Technical specifications
- Chassis: Carbon fibre and aluminum honeycomb monocoque
- Engine: Chrysler V4 longitudinally mid-mounted
- Transmission: 6-speed sequential
- Fuel: Esso
- Tires: Goodyear

Competition history
- Notable entrants: Chrysler
| Races | Poles | F/Laps |
| 0 | 0 | 0 |

= Chrysler Patriot =

The Chrysler Patriot was a turbine-electric hybrid sports-prototype racing car utilizing flywheel energy storage, built by Reynard Motorsport and SatCon Technology Corporation for Chrysler in 1993 as a concept car but with the express intent of winning the Le Mans 24 Hour Race.

==Information==
The traction engine was a four-pole, three-phase, 525-volt AC induction motor, weighing 143 pounds (65 kg), with a maximum speed of 24,000 rpm; it had an aluminum housing, was lubricated by oil, and had an 8:1 motor to final drive ratio. Electrical power was supplied by a water-cooled, three-phase alternator which was built into a two-stage gas turbine, fueled with liquified natural gas, running at 50,000 rpm at low speed and 100,000 rpm at high speed, weighing 186 pounds.

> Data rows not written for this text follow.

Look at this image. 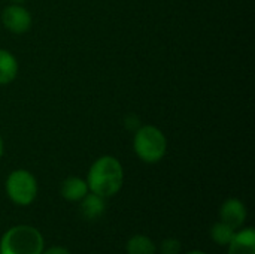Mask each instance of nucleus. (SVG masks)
Returning <instances> with one entry per match:
<instances>
[{
  "mask_svg": "<svg viewBox=\"0 0 255 254\" xmlns=\"http://www.w3.org/2000/svg\"><path fill=\"white\" fill-rule=\"evenodd\" d=\"M18 73V61L6 49H0V85L10 84Z\"/></svg>",
  "mask_w": 255,
  "mask_h": 254,
  "instance_id": "nucleus-10",
  "label": "nucleus"
},
{
  "mask_svg": "<svg viewBox=\"0 0 255 254\" xmlns=\"http://www.w3.org/2000/svg\"><path fill=\"white\" fill-rule=\"evenodd\" d=\"M42 254H72L67 249L60 247V246H52L49 249H43Z\"/></svg>",
  "mask_w": 255,
  "mask_h": 254,
  "instance_id": "nucleus-14",
  "label": "nucleus"
},
{
  "mask_svg": "<svg viewBox=\"0 0 255 254\" xmlns=\"http://www.w3.org/2000/svg\"><path fill=\"white\" fill-rule=\"evenodd\" d=\"M88 190L102 198L115 196L124 184V169L118 159L112 156H103L97 159L87 175Z\"/></svg>",
  "mask_w": 255,
  "mask_h": 254,
  "instance_id": "nucleus-1",
  "label": "nucleus"
},
{
  "mask_svg": "<svg viewBox=\"0 0 255 254\" xmlns=\"http://www.w3.org/2000/svg\"><path fill=\"white\" fill-rule=\"evenodd\" d=\"M1 21H3L4 27L15 34H22V33L28 31V28L31 27L30 12L18 3L9 4L7 7L3 9Z\"/></svg>",
  "mask_w": 255,
  "mask_h": 254,
  "instance_id": "nucleus-5",
  "label": "nucleus"
},
{
  "mask_svg": "<svg viewBox=\"0 0 255 254\" xmlns=\"http://www.w3.org/2000/svg\"><path fill=\"white\" fill-rule=\"evenodd\" d=\"M106 210V202L105 198L94 195L91 192H88L85 195V198L81 201V213L87 220H96L99 219Z\"/></svg>",
  "mask_w": 255,
  "mask_h": 254,
  "instance_id": "nucleus-9",
  "label": "nucleus"
},
{
  "mask_svg": "<svg viewBox=\"0 0 255 254\" xmlns=\"http://www.w3.org/2000/svg\"><path fill=\"white\" fill-rule=\"evenodd\" d=\"M3 150H4V145H3V139H1V136H0V159H1V156H3Z\"/></svg>",
  "mask_w": 255,
  "mask_h": 254,
  "instance_id": "nucleus-15",
  "label": "nucleus"
},
{
  "mask_svg": "<svg viewBox=\"0 0 255 254\" xmlns=\"http://www.w3.org/2000/svg\"><path fill=\"white\" fill-rule=\"evenodd\" d=\"M247 216H248V211H247L245 204L241 199H236V198L227 199L220 208L221 222L229 225L235 231H238V229H241L244 226V223L247 222Z\"/></svg>",
  "mask_w": 255,
  "mask_h": 254,
  "instance_id": "nucleus-6",
  "label": "nucleus"
},
{
  "mask_svg": "<svg viewBox=\"0 0 255 254\" xmlns=\"http://www.w3.org/2000/svg\"><path fill=\"white\" fill-rule=\"evenodd\" d=\"M236 231L233 228H230L229 225L223 223V222H218L212 226L211 229V238L215 244L218 246H224L227 247L230 244V241L233 240Z\"/></svg>",
  "mask_w": 255,
  "mask_h": 254,
  "instance_id": "nucleus-12",
  "label": "nucleus"
},
{
  "mask_svg": "<svg viewBox=\"0 0 255 254\" xmlns=\"http://www.w3.org/2000/svg\"><path fill=\"white\" fill-rule=\"evenodd\" d=\"M127 254H155L157 246L146 235H134L127 241Z\"/></svg>",
  "mask_w": 255,
  "mask_h": 254,
  "instance_id": "nucleus-11",
  "label": "nucleus"
},
{
  "mask_svg": "<svg viewBox=\"0 0 255 254\" xmlns=\"http://www.w3.org/2000/svg\"><path fill=\"white\" fill-rule=\"evenodd\" d=\"M133 148L142 162L157 163L164 157L167 151V141L158 127L143 126L134 133Z\"/></svg>",
  "mask_w": 255,
  "mask_h": 254,
  "instance_id": "nucleus-3",
  "label": "nucleus"
},
{
  "mask_svg": "<svg viewBox=\"0 0 255 254\" xmlns=\"http://www.w3.org/2000/svg\"><path fill=\"white\" fill-rule=\"evenodd\" d=\"M187 254H208V253H205V252H200V250H193V252H188Z\"/></svg>",
  "mask_w": 255,
  "mask_h": 254,
  "instance_id": "nucleus-16",
  "label": "nucleus"
},
{
  "mask_svg": "<svg viewBox=\"0 0 255 254\" xmlns=\"http://www.w3.org/2000/svg\"><path fill=\"white\" fill-rule=\"evenodd\" d=\"M182 244L176 238H167L161 244V254H179Z\"/></svg>",
  "mask_w": 255,
  "mask_h": 254,
  "instance_id": "nucleus-13",
  "label": "nucleus"
},
{
  "mask_svg": "<svg viewBox=\"0 0 255 254\" xmlns=\"http://www.w3.org/2000/svg\"><path fill=\"white\" fill-rule=\"evenodd\" d=\"M6 193L9 199L19 207L33 204L37 196V181L34 175L25 169H16L6 180Z\"/></svg>",
  "mask_w": 255,
  "mask_h": 254,
  "instance_id": "nucleus-4",
  "label": "nucleus"
},
{
  "mask_svg": "<svg viewBox=\"0 0 255 254\" xmlns=\"http://www.w3.org/2000/svg\"><path fill=\"white\" fill-rule=\"evenodd\" d=\"M45 240L42 234L28 225H18L0 238V254H42Z\"/></svg>",
  "mask_w": 255,
  "mask_h": 254,
  "instance_id": "nucleus-2",
  "label": "nucleus"
},
{
  "mask_svg": "<svg viewBox=\"0 0 255 254\" xmlns=\"http://www.w3.org/2000/svg\"><path fill=\"white\" fill-rule=\"evenodd\" d=\"M227 254H255L254 228L238 229L233 240L227 246Z\"/></svg>",
  "mask_w": 255,
  "mask_h": 254,
  "instance_id": "nucleus-7",
  "label": "nucleus"
},
{
  "mask_svg": "<svg viewBox=\"0 0 255 254\" xmlns=\"http://www.w3.org/2000/svg\"><path fill=\"white\" fill-rule=\"evenodd\" d=\"M88 192L87 181L79 177H69L61 184V196L67 202H81Z\"/></svg>",
  "mask_w": 255,
  "mask_h": 254,
  "instance_id": "nucleus-8",
  "label": "nucleus"
},
{
  "mask_svg": "<svg viewBox=\"0 0 255 254\" xmlns=\"http://www.w3.org/2000/svg\"><path fill=\"white\" fill-rule=\"evenodd\" d=\"M12 1H13V3H22L24 0H12Z\"/></svg>",
  "mask_w": 255,
  "mask_h": 254,
  "instance_id": "nucleus-17",
  "label": "nucleus"
}]
</instances>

Additional energy for acceleration was provided by a 147-pound SatCon composite flywheel housed in a vacuum chamber running at 58,000 rpm, coupled to the drive train via three-phase permanent magnets in a Halbach array. In 1995 SatCon and Chrysler were awarded the Discover Award for innovation in automotive engineering for the Patriot design.

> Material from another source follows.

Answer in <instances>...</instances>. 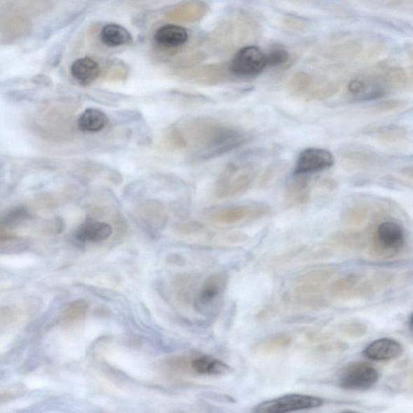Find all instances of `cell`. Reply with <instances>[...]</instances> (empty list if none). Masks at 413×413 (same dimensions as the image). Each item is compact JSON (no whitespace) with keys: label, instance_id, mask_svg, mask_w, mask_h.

The Patriot as first designed was different in many details from the final design, which had numerous compromises, according to its creator, Chrysler engineer Ian Sharp, who wrote that similar designs appear to be under consideration for Formula One racing in 2012.

Although introduced with much fanfare as a great leap forward in alternative energy storage and efficiency, press releases regarding the Patriot faded away. It was later revealed that serious problems with the mechanical integrity of the flywheel could not be overcome, and protection from a shattering flywheel would exact too much of a weight penalty.